### Records drawn from a dataset

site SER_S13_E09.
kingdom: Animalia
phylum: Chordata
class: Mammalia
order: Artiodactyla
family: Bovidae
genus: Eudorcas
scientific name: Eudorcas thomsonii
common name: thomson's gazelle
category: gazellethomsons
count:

### Brief
Write the data from above out again, exactly.

### Answer space
site SER_S13_E09.
kingdom: Animalia
phylum: Chordata
class: Mammalia
order: Artiodactyla
family: Bovidae
genus: Eudorcas
scientific name: Eudorcas thomsonii
common name: thomson's gazelle
category: gazellethomsons
count:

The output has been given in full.